**Exercise directions**
Taking the line that contains "order: Artiodactyla" as the starting point, give again exactly every line up to and including the last line of the records below.

**Saved entries**
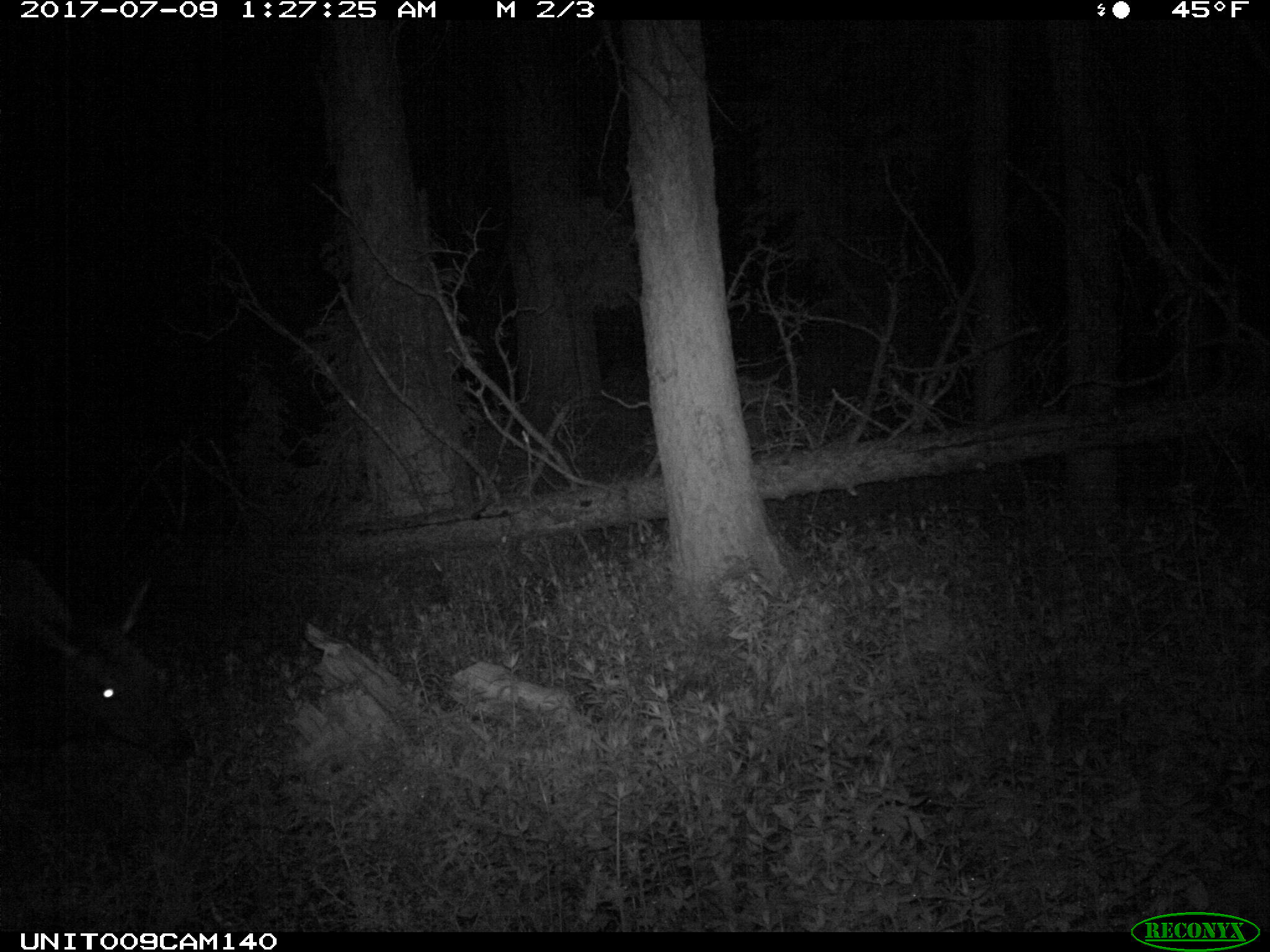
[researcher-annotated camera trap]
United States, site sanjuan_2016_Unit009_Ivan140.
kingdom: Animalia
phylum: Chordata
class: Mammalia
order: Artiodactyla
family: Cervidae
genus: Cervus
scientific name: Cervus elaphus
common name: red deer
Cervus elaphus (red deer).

**Exercise answer**
order: Artiodactyla
family: Cervidae
genus: Cervus
scientific name: Cervus elaphus
common name: red deer
Cervus elaphus (red deer).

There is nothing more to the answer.